*Your instructions*: Without any pictures, restate the full set of records below exactly.

Image-text web data:
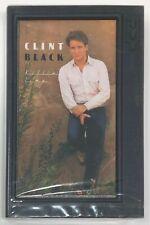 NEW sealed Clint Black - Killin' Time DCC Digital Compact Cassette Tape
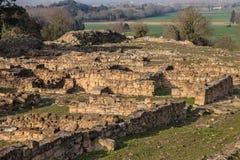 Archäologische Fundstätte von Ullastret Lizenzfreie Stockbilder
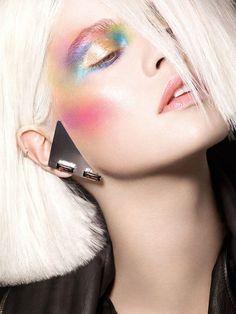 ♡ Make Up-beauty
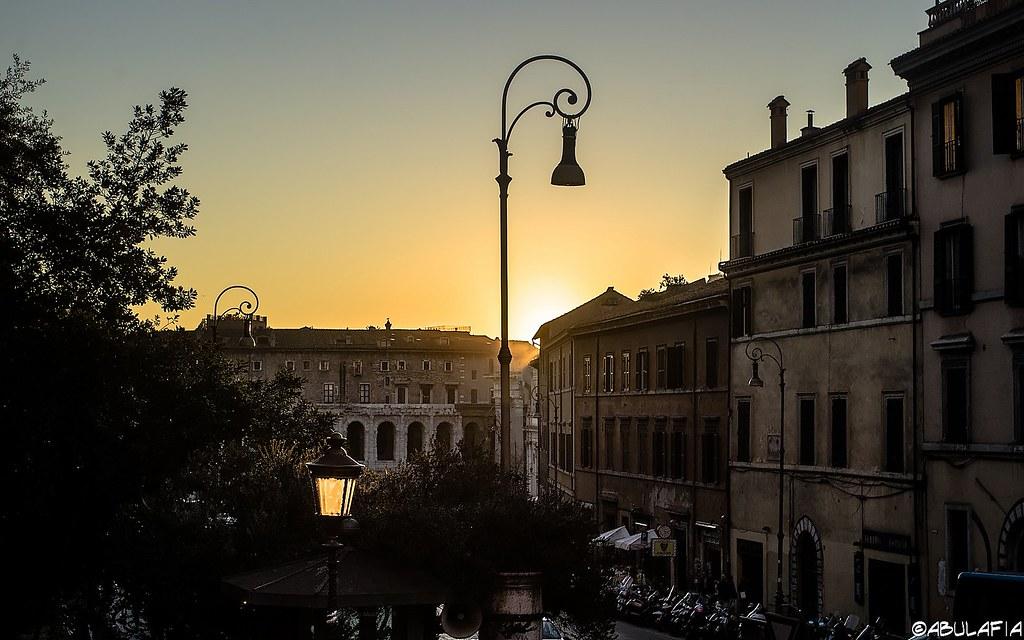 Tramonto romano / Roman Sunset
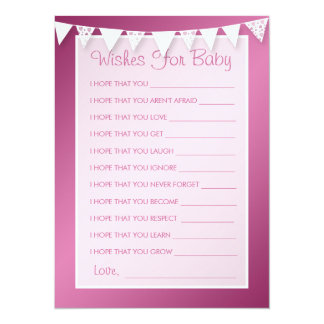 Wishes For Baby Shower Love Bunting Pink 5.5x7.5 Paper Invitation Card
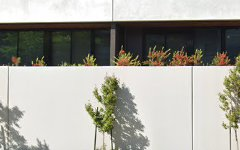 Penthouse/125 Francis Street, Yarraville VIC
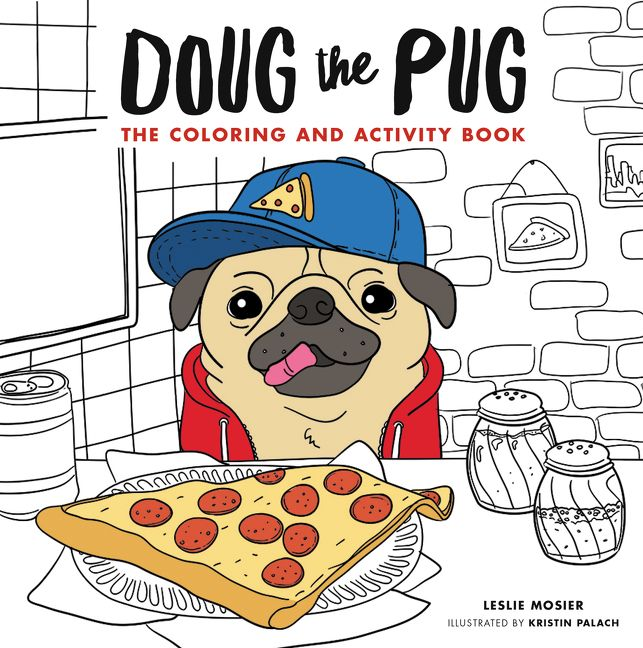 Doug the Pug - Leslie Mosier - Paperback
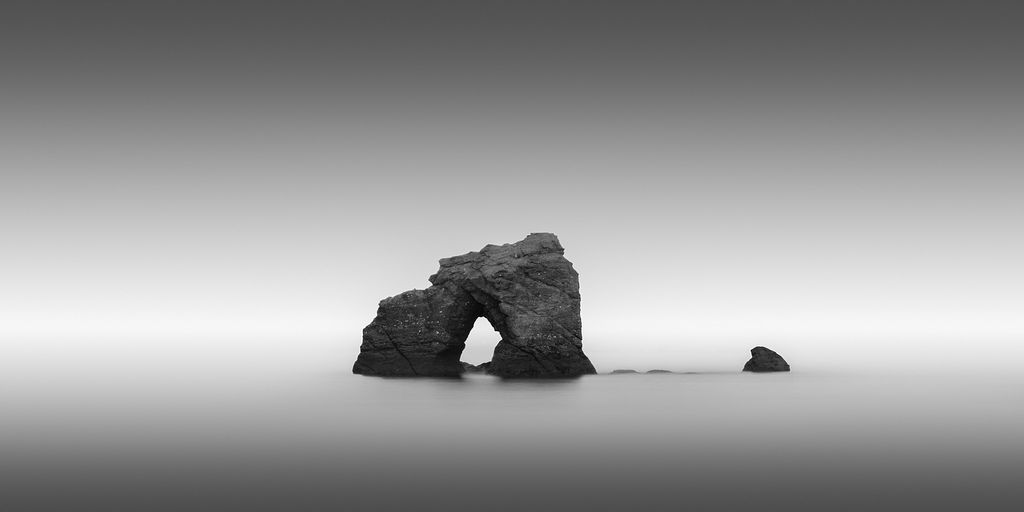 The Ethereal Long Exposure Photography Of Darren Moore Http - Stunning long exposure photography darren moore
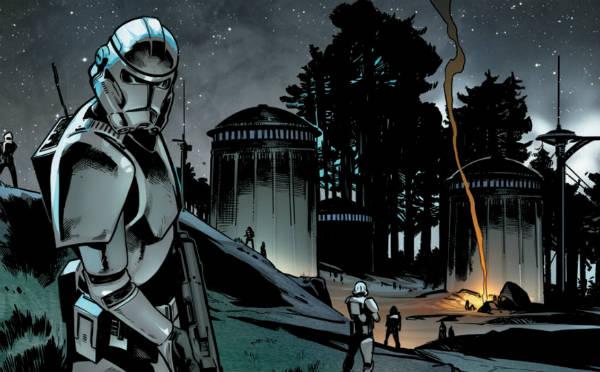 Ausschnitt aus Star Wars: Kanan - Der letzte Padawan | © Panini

*Response*:
 NEW sealed Clint Black - Killin' Time DCC Digital Compact Cassette Tape
 Archäologische Fundstätte von Ullastret Lizenzfreie Stockbilder
 ♡ Make Up-beauty
 Tramonto romano / Roman Sunset
 Wishes For Baby Shower Love Bunting Pink 5.5x7.5 Paper Invitation Card
 Penthouse/125 Francis Street, Yarraville VIC
 Doug the Pug - Leslie Mosier - Paperback
 The Ethereal Long Exposure Photography Of Darren Moore Http - Stunning long exposure photography darren moore
 Ausschnitt aus Star Wars: Kanan - Der letzte Padawan | © Panini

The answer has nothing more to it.